Instruction = Reproduce word for word the stretch from the line containing "According to the" through the final line of the entries below.

Given entries =
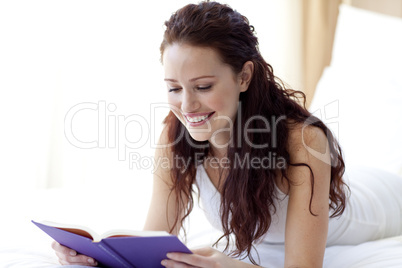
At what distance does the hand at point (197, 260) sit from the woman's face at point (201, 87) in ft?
1.26

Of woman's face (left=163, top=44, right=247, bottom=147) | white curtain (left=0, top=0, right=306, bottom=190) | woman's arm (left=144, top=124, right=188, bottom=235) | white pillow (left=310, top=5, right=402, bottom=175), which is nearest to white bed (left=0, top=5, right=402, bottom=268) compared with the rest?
white pillow (left=310, top=5, right=402, bottom=175)

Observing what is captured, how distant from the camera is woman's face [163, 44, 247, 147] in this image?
1.39 m

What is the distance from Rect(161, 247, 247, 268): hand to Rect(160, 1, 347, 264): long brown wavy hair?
0.29 metres

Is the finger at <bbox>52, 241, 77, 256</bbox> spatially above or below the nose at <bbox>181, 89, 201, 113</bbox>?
below

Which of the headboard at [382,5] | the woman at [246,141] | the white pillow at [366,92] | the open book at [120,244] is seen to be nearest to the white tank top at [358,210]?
the woman at [246,141]

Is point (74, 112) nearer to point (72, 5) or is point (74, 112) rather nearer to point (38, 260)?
point (72, 5)

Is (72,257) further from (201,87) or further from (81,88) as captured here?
(81,88)

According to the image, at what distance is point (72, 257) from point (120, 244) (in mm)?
266

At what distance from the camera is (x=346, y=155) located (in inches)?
91.8

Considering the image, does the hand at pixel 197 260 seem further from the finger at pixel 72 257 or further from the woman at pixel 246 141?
the finger at pixel 72 257

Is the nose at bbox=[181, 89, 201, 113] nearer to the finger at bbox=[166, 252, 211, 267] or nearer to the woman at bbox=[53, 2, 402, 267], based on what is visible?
the woman at bbox=[53, 2, 402, 267]

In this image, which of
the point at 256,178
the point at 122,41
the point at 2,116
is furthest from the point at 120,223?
the point at 122,41

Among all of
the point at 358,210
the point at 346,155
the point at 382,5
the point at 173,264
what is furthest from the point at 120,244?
the point at 382,5

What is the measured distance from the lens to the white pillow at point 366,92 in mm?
2264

Output of the task =
According to the image, at what distance is point (72, 257) from point (120, 244) (in mm)?
266

At what distance from the camera is (x=346, y=155) located (in inches)?
91.8

Considering the image, does the hand at pixel 197 260 seem further from the finger at pixel 72 257 or further from the woman at pixel 246 141?
the finger at pixel 72 257

Is the nose at bbox=[181, 89, 201, 113] nearer to the finger at bbox=[166, 252, 211, 267] or nearer to the woman at bbox=[53, 2, 402, 267], based on what is visible?
the woman at bbox=[53, 2, 402, 267]

In this image, which of
the point at 256,178
the point at 122,41
the point at 2,116
is furthest from the point at 120,223?
the point at 122,41

Among all of
the point at 358,210
the point at 346,155
the point at 382,5
the point at 173,264
what is furthest from the point at 120,244?
the point at 382,5

What is the measured distance from the lens to the white pillow at point 366,92 in mm?
2264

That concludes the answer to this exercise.